For an insurer, the list of business associates could include insurance agents and brokers.
For a group health plan, the list could include agents, brokers and benefit plan administrators and consultants.
Federal officials want to use the business associate lists to choose targets for a wave of business-associate HIPAA audits.
Federal officials conducted a smaller, relatively casual round of audits of covered entities in 2012, to look for ways to help covered entities and business associates understand and comply with HIPAA rules.
An official who’s supposed to keep tabs on HHS, the HHS inspector general, blasted officials the Office for Civil Rights for going too easy on the covered entities. Observers are expecting the current “Phase 2″ round of audits to be tougher.
During a recent Phase 2 audit webinar, officials from the Office for Civil Rights said audits could lead to legal action.
“OCR could decide to open a separate compliance review in a circumstance where significant threats to the privacy and security of [protected health information] are revealed through the audit,” officials say in a webinar slidedeck.

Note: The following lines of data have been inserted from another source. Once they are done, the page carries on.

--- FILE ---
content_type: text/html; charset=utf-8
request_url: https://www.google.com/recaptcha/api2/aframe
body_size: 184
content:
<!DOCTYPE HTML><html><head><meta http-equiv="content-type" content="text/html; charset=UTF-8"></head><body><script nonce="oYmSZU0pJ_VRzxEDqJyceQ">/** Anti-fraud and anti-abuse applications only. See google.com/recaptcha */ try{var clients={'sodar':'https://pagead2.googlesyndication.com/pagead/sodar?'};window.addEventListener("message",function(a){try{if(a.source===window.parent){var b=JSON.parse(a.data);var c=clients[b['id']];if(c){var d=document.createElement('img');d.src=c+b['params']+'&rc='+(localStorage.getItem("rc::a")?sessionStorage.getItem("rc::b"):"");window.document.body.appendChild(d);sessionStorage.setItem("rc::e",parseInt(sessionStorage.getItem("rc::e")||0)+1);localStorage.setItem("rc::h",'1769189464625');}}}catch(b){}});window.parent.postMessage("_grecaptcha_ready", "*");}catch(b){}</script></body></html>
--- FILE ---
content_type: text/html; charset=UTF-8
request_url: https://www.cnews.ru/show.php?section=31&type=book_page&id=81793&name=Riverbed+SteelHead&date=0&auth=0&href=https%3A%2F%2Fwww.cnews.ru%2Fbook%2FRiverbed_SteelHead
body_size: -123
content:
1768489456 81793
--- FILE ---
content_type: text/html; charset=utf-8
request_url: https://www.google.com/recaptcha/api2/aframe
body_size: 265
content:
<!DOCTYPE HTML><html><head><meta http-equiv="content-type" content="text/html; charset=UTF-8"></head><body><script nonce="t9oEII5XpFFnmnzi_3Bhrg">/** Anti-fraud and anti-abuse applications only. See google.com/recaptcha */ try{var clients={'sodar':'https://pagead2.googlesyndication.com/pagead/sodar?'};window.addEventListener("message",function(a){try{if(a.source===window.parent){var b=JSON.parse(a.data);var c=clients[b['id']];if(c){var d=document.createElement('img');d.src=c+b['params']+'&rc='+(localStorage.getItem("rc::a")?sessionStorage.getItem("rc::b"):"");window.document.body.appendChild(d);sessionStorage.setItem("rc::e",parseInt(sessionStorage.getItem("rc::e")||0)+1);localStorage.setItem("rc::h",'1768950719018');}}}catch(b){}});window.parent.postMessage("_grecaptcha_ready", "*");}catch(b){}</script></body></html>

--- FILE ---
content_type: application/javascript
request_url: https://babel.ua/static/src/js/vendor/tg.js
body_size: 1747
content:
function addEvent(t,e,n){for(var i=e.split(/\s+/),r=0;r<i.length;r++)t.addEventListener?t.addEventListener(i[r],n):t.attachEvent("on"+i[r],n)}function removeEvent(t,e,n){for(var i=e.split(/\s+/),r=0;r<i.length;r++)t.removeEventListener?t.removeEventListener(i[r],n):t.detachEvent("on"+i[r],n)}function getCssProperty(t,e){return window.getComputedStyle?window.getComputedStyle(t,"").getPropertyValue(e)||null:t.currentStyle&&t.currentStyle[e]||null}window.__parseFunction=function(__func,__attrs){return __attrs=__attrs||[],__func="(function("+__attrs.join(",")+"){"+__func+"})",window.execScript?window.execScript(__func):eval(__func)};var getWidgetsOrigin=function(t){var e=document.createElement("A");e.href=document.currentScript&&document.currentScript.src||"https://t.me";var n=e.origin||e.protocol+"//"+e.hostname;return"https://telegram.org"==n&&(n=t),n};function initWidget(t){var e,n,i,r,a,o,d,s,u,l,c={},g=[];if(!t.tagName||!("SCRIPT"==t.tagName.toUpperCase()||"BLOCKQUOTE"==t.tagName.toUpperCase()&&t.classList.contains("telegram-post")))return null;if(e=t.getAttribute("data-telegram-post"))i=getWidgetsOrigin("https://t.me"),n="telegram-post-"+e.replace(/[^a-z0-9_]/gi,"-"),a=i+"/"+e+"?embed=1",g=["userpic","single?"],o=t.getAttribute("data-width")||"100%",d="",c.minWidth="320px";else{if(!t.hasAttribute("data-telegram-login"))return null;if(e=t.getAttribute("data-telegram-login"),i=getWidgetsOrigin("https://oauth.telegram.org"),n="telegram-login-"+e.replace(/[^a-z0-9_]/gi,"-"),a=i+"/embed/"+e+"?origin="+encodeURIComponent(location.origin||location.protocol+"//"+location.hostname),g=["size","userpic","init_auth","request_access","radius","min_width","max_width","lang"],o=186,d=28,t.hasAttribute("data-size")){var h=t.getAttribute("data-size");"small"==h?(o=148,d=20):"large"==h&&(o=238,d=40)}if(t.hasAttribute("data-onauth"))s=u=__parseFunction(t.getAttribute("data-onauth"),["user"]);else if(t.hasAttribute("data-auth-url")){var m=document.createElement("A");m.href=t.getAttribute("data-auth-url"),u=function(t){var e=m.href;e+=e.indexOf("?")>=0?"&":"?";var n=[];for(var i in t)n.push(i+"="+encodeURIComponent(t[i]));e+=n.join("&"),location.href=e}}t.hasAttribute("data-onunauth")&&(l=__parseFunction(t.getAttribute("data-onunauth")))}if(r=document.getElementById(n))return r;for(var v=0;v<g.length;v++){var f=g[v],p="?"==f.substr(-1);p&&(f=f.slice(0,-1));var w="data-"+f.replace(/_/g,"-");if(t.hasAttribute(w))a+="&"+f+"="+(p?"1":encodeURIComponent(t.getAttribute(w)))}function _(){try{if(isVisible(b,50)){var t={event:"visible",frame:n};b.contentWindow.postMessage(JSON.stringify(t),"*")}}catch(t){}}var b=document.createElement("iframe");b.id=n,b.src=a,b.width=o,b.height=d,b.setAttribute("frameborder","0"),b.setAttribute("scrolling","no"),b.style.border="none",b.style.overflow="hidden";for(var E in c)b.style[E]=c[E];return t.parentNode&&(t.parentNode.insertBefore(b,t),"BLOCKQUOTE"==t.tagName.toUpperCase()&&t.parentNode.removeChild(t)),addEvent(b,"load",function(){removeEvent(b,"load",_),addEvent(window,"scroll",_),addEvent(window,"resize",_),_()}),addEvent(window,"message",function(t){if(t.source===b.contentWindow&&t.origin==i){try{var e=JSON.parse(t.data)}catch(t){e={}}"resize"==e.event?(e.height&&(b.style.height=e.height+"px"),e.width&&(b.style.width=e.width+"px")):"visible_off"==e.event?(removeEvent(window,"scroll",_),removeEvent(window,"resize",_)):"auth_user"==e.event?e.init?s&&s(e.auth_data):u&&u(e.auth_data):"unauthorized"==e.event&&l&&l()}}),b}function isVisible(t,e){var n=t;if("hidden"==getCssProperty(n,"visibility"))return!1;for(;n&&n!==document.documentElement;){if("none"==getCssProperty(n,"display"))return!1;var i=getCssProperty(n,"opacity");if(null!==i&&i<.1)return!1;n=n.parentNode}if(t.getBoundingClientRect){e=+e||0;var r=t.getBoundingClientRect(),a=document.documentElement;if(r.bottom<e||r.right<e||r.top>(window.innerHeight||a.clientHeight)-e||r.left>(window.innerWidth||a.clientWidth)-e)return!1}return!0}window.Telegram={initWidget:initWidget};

Here’s a look at some of the new details officials from the Office for Civil Rights revealed at the webinar, based on the slidedeck and a collection of written answers to webinar participants’ questions:
A desk audit is actually a telephone conversation with an auditor. (Photo: Allison Bell/LHP)
1. A desk audit has nothing to do with the condition of your desk.
When Office for Civil Rights officials conduct a desk audit, they ask the targeted entity to answer questions and send it many documents.
The officials conducting the Phase 2 audits sent requests for documents to 167 covered entities July 11.
The auditors will look to see how each audited entity is complying with either the HIPAA security standards, or the HIPAA privacy and data breach requirements, but not both, according to the slidedeck.
If officials conduct a desk audit of a group health plan’s compliance with the privacy rules, for example, the auditors will look to see whether the entity has a privacy practices notice that includes all of the required elements. Auditors will also to see whether the entity posts the notice on its website in the right way.
In many cases, auditors will ask entities for screen shots of their computer screens. Officials took up several webinar slides showing the webinar attendees what the screen shots should look like.